Backup again since this step above takes awhile Save workspace up to this point.
save.image(file = "Cariaco_euk18S_dada2_upto_errorprofile.RData")
And back up in data store just in case
iput -f Cariaco_euk18S_dada2_upto_errorprofile.RData
iput -f Cariaco_Euk_PR2_DECIPHER_annotation.Rmd
Use the dada command to infer ASVs. We are going to use the pooling option “psuedo” which is described here. This step also takes awhile
#setwd("20200710backup/") # only used this because had to resetup analysis
dada_forward <- dada(filtered_forward_reads, err=err_forward_reads, pool="pseudo", multithread=TRUE)
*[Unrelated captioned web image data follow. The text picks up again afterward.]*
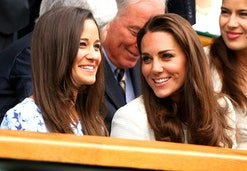 Kate and sister Pippa Middleton laugh in the Royal box in the Final at Wimbledon, 2012 (Photo by AMA...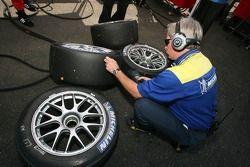 Michelin technician checks tires temperature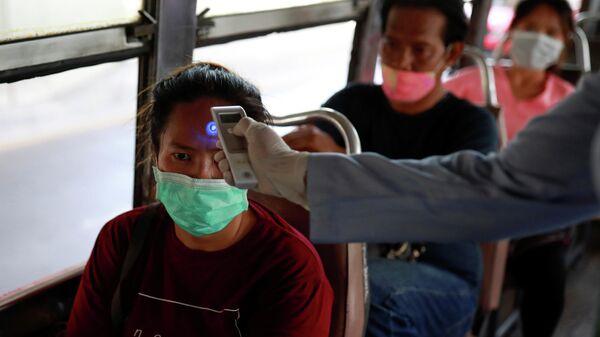 Проверка температуры тела у пассажира на КПП в Бангкоке в связи со вспышкой коронавируса в Таиланде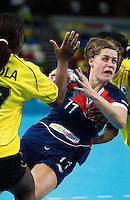 23 NOV 2011 - LONDON, GBR - Britain's Lyn Byl (#11, in blue) dives through the Angolan defence as she prepares to shoot during the 2011 London Handball Cup match at The Handball Arena in the Olympic Park in Stratford, London (PHOTO (C) NIGEL FARROW)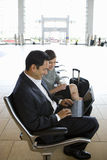 Businesspeople waiting in airport Stock Photography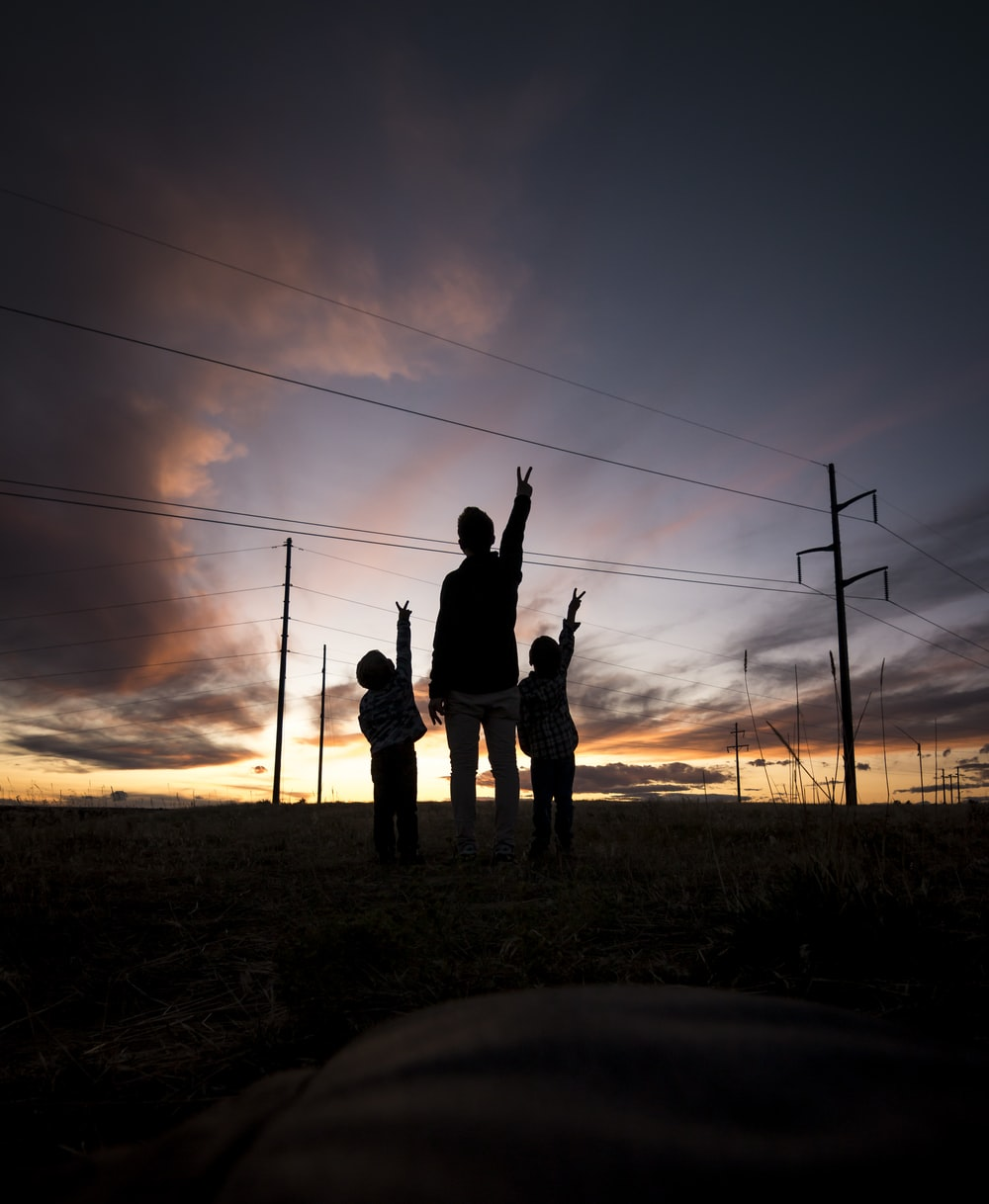 silhouette of three person during daytime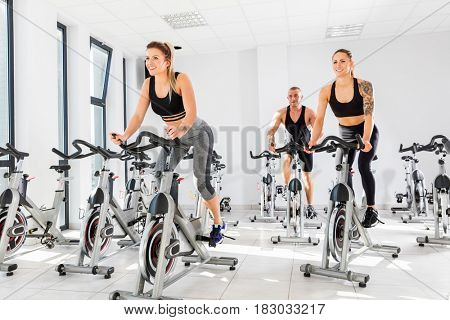 Group of fit people training at class. Cardio workout. Indoor cycling.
dada_reverse <- dada(filtered_reverse_reads, err=err_reverse_reads, pool="pseudo", multithread=TRUE)
# and save in this code block incase I get logged out again!
save.image(file = "Cariaco_euk18S_dada2_upto_inferasv.RData")
And back up in data store just in case
iput Cariaco_euk18S_dada2_upto_inferasv.RData
iput -f Cariaco_Euk_PR2_DECIPHER_annotation.Rmd
Dada2 will merge reads wherever the overlap is identical between the F and R reads. I trimmed the F reads to 275 and R reads to 200 . The full amplicon size (after removing primers) should be 963-583 = 380. So the F read should be sequenced from position ~583 to ~858 (583+275) and the R reads should be sequenced from ~ position 963 to 763 (963-200). This leaves overlap between position ~763 to 858 or about 95bp. Set minimum to about half this
#setwd("20200710backup/") # only used this because had to resetup analysis
merged_amplicons <- mergePairs(dada_forward, filtered_forward_reads, dada_reverse, filtered_reverse_reads, trimOverhang=TRUE, minOverlap=50, verbose = TRUE)
Back up again
save.image(file = "Cariaco_euk18S_upto_merge.RData")
iput HRE_sewage_microbiome_upto_merge.RData
iput -f HRE_Sewage_microbiome_DECIPHER_20200710.Rmd
Load from Data Store
load("eukaryote_amplicons/Cariaco_euk18S_upto_merge.RData")
names(merged_amplicons)
[1] "SRR3735256" "SRR3735257" "SRR3735258" "SRR3735259" "SRR3735260" "SRR3735261" "SRR3735262"
[8] "SRR3735263" "SRR3735264" "SRR3735265" "SRR3735266" "SRR3735268" "SRR3735269" "SRR3735270"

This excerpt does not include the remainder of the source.